> **Problem details**
Can you write out every line of the entries below as a numbered list, skipping blank lines and leaving out the pictures?

• • • •

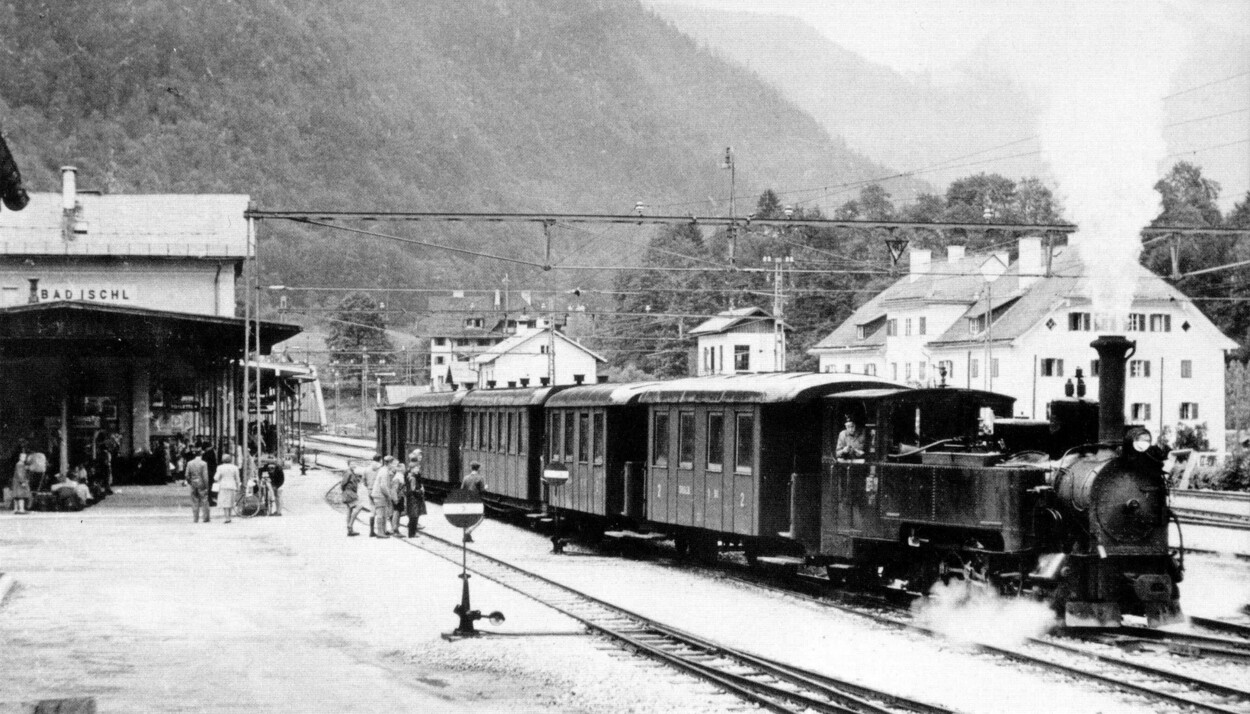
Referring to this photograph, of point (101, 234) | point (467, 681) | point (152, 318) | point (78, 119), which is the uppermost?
point (78, 119)

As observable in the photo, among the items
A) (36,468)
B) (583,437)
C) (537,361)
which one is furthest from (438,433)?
(537,361)

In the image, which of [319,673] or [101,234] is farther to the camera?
[101,234]

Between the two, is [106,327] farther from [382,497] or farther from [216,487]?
[382,497]

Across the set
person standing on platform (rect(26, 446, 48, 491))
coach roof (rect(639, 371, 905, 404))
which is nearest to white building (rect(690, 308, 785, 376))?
person standing on platform (rect(26, 446, 48, 491))

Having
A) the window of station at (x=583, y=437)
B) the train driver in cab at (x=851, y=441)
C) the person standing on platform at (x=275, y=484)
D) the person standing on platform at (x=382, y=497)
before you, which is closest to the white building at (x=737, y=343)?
the person standing on platform at (x=275, y=484)

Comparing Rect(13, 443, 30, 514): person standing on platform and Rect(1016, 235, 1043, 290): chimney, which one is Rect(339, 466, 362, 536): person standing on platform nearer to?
Rect(13, 443, 30, 514): person standing on platform

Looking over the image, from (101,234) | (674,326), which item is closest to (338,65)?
(674,326)

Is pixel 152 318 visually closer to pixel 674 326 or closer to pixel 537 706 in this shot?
pixel 537 706
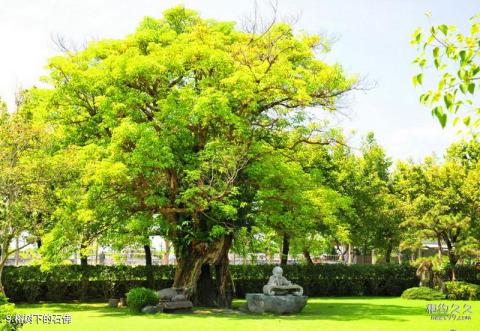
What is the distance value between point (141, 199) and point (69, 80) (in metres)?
5.20

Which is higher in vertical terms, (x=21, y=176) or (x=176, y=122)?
(x=176, y=122)

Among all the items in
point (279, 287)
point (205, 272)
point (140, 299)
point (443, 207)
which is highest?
point (443, 207)

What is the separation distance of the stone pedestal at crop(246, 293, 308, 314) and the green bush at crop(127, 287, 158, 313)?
3385 mm

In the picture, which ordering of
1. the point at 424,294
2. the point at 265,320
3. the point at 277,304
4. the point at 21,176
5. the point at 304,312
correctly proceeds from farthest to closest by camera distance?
the point at 424,294, the point at 304,312, the point at 277,304, the point at 21,176, the point at 265,320

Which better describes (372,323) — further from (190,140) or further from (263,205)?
(190,140)

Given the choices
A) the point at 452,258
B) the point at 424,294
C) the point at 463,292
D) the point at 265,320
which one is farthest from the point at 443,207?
the point at 265,320

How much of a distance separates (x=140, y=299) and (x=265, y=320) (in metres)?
4.61

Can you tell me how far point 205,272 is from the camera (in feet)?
74.5

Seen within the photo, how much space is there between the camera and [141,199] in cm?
2078

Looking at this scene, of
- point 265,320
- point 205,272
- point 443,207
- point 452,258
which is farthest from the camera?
point 452,258

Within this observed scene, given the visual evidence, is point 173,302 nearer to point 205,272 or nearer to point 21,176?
point 205,272

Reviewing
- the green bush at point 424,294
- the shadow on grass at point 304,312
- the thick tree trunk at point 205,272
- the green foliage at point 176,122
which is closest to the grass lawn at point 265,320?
the shadow on grass at point 304,312

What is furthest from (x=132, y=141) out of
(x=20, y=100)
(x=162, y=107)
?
(x=20, y=100)

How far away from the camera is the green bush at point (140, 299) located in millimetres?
19359
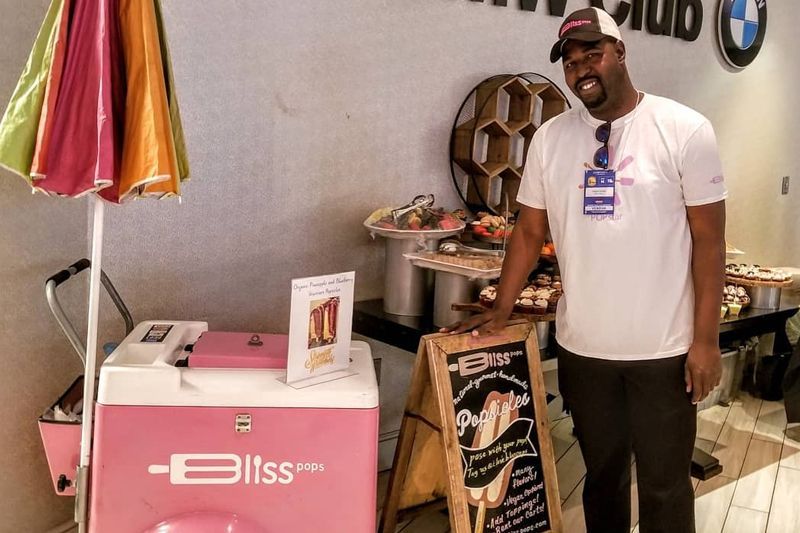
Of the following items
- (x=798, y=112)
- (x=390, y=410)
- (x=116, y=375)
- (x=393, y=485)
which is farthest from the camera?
(x=798, y=112)

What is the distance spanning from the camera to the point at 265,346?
6.69ft

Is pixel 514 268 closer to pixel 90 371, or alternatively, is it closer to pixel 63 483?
pixel 90 371

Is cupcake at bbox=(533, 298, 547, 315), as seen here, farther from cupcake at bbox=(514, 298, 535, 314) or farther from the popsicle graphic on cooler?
the popsicle graphic on cooler

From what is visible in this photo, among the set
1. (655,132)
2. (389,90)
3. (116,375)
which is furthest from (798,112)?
(116,375)

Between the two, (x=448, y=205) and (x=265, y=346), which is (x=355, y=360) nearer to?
(x=265, y=346)

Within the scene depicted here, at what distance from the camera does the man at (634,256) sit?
1807 mm

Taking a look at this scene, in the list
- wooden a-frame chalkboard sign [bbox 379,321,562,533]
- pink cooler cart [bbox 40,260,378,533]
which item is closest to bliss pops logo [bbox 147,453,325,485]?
pink cooler cart [bbox 40,260,378,533]

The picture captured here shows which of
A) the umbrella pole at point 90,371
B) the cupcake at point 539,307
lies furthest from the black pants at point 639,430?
the umbrella pole at point 90,371

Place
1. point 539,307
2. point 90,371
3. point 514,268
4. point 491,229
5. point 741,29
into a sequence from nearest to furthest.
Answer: point 90,371 < point 514,268 < point 539,307 < point 491,229 < point 741,29

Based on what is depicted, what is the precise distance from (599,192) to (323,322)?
2.51ft

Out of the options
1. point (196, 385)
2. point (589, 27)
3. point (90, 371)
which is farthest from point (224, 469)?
point (589, 27)

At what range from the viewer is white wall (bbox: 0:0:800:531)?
218 centimetres

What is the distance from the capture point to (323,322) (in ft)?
6.26

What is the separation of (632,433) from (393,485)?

• • • •

> **Exercise answer**
1. Referring to this photograph, of point (101, 234) | point (467, 681) | point (152, 318) | point (78, 119), which is the uppermost?
2. point (78, 119)
3. As observable in the photo, among the items
4. A) (36,468)
5. B) (583,437)
6. C) (537,361)
7. which one is furthest from (438,433)?
8. (537,361)
9. In the image, which of [319,673] or [101,234] is farther to the camera?
10. [101,234]
11. Between the two, is [106,327] farther from [382,497] or farther from [216,487]?
12. [382,497]
13. Across the set
14. person standing on platform (rect(26, 446, 48, 491))
15. coach roof (rect(639, 371, 905, 404))
16. which is nearest to white building (rect(690, 308, 785, 376))?
17. person standing on platform (rect(26, 446, 48, 491))
18. Having
19. A) the window of station at (x=583, y=437)
20. B) the train driver in cab at (x=851, y=441)
21. C) the person standing on platform at (x=275, y=484)
22. D) the person standing on platform at (x=382, y=497)
23. before you, which is closest to the white building at (x=737, y=343)?
24. the person standing on platform at (x=275, y=484)
25. Comparing Rect(13, 443, 30, 514): person standing on platform and Rect(1016, 235, 1043, 290): chimney, which one is Rect(339, 466, 362, 536): person standing on platform nearer to?
26. Rect(13, 443, 30, 514): person standing on platform
27. Looking over the image, from (101,234) | (674,326), which item is closest to (338,65)?
28. (674,326)
29. Is pixel 152 318 visually closer to pixel 674 326 or closer to pixel 537 706 in this shot?
30. pixel 537 706
31. What is the distance value between point (141, 199) and point (69, 80) (in metres)?
32. 5.20
33. Which is higher in vertical terms, (x=21, y=176) or (x=176, y=122)?
34. (x=176, y=122)
35. Among all the items in
36. point (279, 287)
37. point (205, 272)
38. point (140, 299)
39. point (443, 207)
40. which is highest?
41. point (443, 207)
42. What is the separation distance of the stone pedestal at crop(246, 293, 308, 314) and the green bush at crop(127, 287, 158, 313)?
43. 3385 mm
44. In the picture, which ordering of
45. 1. the point at 424,294
46. 2. the point at 265,320
47. 3. the point at 277,304
48. 4. the point at 21,176
49. 5. the point at 304,312
50. correctly proceeds from farthest to closest by camera distance?
51. the point at 424,294, the point at 304,312, the point at 277,304, the point at 21,176, the point at 265,320
52. Which better describes (372,323) — further from (190,140) or further from (263,205)?
53. (190,140)
54. Given the choices
55. A) the point at 452,258
56. B) the point at 424,294
57. C) the point at 463,292
58. D) the point at 265,320
59. which one is farthest from the point at 443,207?
60. the point at 265,320
61. How much of a distance separates (x=140, y=299) and (x=265, y=320) (in metres)?
62. 4.61
63. Can you tell me how far point 205,272 is from the camera (in feet)?
64. 74.5
65. Seen within the photo, how much space is there between the camera and [141,199] in cm?
66. 2078
67. Looking at this scene, of
68. - point 265,320
69. - point 205,272
70. - point 443,207
71. - point 452,258
72. which is farthest from the camera?
73. point 452,258
74. Within this observed scene, given the visual evidence, is point 173,302 nearer to point 205,272 or nearer to point 21,176?
75. point 205,272
76. Reviewing
77. - the green bush at point 424,294
78. - the shadow on grass at point 304,312
79. - the thick tree trunk at point 205,272
80. - the green foliage at point 176,122
81. which is closest to the grass lawn at point 265,320?
82. the shadow on grass at point 304,312
83. What is furthest from (x=132, y=141) out of
84. (x=20, y=100)
85. (x=162, y=107)
86. ?
87. (x=20, y=100)
88. How far away from the camera is the green bush at point (140, 299) located in millimetres?
89. 19359
90. Of the following items
91. - (x=798, y=112)
92. - (x=390, y=410)
93. - (x=116, y=375)
94. - (x=393, y=485)
95. which is farthest from the camera?
96. (x=798, y=112)
97. What is the distance spanning from the camera to the point at 265,346?
98. 6.69ft
99. Is pixel 514 268 closer to pixel 90 371, or alternatively, is it closer to pixel 63 483?
100. pixel 90 371
101. Is cupcake at bbox=(533, 298, 547, 315), as seen here, farther from cupcake at bbox=(514, 298, 535, 314) or farther from the popsicle graphic on cooler?
102. the popsicle graphic on cooler
103. From what is visible in this photo, among the set
104. 1. (655,132)
105. 2. (389,90)
106. 3. (116,375)
107. which is furthest from (798,112)?
108. (116,375)
109. Between the two, (x=448, y=205) and (x=265, y=346), which is (x=355, y=360) nearer to?
110. (x=265, y=346)
111. Within the scene depicted here, at what distance from the camera does the man at (634,256) sit?
112. 1807 mm
113. Taking a look at this scene, in the list
114. - wooden a-frame chalkboard sign [bbox 379,321,562,533]
115. - pink cooler cart [bbox 40,260,378,533]
116. which item is closest to bliss pops logo [bbox 147,453,325,485]?
117. pink cooler cart [bbox 40,260,378,533]
118. The picture captured here shows which of
119. A) the umbrella pole at point 90,371
120. B) the cupcake at point 539,307
121. lies furthest from the black pants at point 639,430?
122. the umbrella pole at point 90,371
123. Place
124. 1. point 539,307
125. 2. point 90,371
126. 3. point 514,268
127. 4. point 491,229
128. 5. point 741,29
129. into a sequence from nearest to furthest.
130. Answer: point 90,371 < point 514,268 < point 539,307 < point 491,229 < point 741,29
131. Based on what is depicted, what is the precise distance from (599,192) to (323,322)?
132. 2.51ft
133. Out of the options
134. 1. point (196, 385)
135. 2. point (589, 27)
136. 3. point (90, 371)
137. which is farthest from point (224, 469)?
138. point (589, 27)
139. At what range from the viewer is white wall (bbox: 0:0:800:531)?
140. 218 centimetres
141. What is the distance from the capture point to (323,322) (in ft)?
142. 6.26
143. What is the separation of (632,433) from (393,485)?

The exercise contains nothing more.